THE PROBLEM: Please update the data below by putting "checked shirt" wherever "plaid shirt" appears, leaving everything else as it is.

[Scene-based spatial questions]
◇ ◇ ◇ ◇ ◇
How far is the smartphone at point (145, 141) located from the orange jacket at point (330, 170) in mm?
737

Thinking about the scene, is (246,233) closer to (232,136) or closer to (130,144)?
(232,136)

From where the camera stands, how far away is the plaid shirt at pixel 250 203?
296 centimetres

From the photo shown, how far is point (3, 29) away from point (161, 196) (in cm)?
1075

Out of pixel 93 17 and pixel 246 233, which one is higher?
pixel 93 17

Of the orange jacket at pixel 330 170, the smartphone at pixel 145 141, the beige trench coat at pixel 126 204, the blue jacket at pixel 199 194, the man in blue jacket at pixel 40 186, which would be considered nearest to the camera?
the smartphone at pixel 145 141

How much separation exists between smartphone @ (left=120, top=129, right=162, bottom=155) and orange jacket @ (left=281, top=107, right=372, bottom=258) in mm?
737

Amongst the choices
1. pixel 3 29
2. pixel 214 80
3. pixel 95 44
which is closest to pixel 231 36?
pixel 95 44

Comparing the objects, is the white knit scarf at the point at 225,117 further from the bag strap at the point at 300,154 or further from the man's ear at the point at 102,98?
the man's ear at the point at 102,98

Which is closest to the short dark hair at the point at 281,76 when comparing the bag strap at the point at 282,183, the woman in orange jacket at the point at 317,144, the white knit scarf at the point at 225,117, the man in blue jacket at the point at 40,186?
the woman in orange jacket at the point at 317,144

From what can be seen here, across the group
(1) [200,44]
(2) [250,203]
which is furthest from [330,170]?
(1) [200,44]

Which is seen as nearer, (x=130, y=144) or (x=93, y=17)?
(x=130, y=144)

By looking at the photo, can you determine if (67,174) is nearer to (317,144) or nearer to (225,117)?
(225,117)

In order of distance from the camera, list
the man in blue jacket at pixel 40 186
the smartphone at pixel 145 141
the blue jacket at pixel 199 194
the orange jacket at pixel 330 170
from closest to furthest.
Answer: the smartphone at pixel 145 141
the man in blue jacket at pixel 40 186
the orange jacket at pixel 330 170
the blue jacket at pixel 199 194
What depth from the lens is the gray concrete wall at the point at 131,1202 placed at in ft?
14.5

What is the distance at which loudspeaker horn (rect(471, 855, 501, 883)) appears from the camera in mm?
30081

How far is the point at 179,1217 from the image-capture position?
◇ ◇ ◇ ◇ ◇
RESULT OF THE EXERCISE:
How far is the smartphone at point (145, 141) located from the orange jacket at point (330, 170) in mm?
737

Thinking about the scene, is (246,233) closer to (232,136) or closer to (130,144)?
(232,136)

From where the camera stands, how far away is the checked shirt at pixel 250 203?
296 centimetres

From the photo shown, how far is point (3, 29) away from point (161, 196) (in cm)?
1075

Out of pixel 93 17 and pixel 246 233, which one is higher?
pixel 93 17

Of the orange jacket at pixel 330 170, the smartphone at pixel 145 141, the beige trench coat at pixel 126 204, the blue jacket at pixel 199 194, the man in blue jacket at pixel 40 186, which would be considered nearest to the camera?
the smartphone at pixel 145 141

How much separation exists between smartphone @ (left=120, top=129, right=162, bottom=155) and orange jacket @ (left=281, top=107, right=372, bottom=258) in mm?
737

Amongst the choices
1. pixel 3 29
2. pixel 214 80
3. pixel 95 44
which is closest to pixel 231 36?
pixel 95 44

Comparing the objects, is the white knit scarf at the point at 225,117 further from the bag strap at the point at 300,154 or further from the man's ear at the point at 102,98?
the man's ear at the point at 102,98

Which is closest to the short dark hair at the point at 281,76 when comparing the bag strap at the point at 282,183, the woman in orange jacket at the point at 317,144, the white knit scarf at the point at 225,117, the man in blue jacket at the point at 40,186?
the woman in orange jacket at the point at 317,144

From what can be seen here, across the group
(1) [200,44]
(2) [250,203]
which is furthest from [330,170]?
(1) [200,44]

Which is seen as nearer, (x=130, y=144) or (x=93, y=17)?
(x=130, y=144)

By looking at the photo, can you determine if (67,174) is nearer to (317,144) or nearer to (225,117)?
(225,117)

In order of distance from the camera, list
the man in blue jacket at pixel 40 186
the smartphone at pixel 145 141
the blue jacket at pixel 199 194
the orange jacket at pixel 330 170
from closest to furthest.
Answer: the smartphone at pixel 145 141
the man in blue jacket at pixel 40 186
the orange jacket at pixel 330 170
the blue jacket at pixel 199 194
What depth from the lens is the gray concrete wall at the point at 131,1202 placed at in ft?
14.5

What is the distance at which loudspeaker horn (rect(471, 855, 501, 883)) appears from the camera in mm?
30081

How far is the point at 179,1217 from the image-capture position?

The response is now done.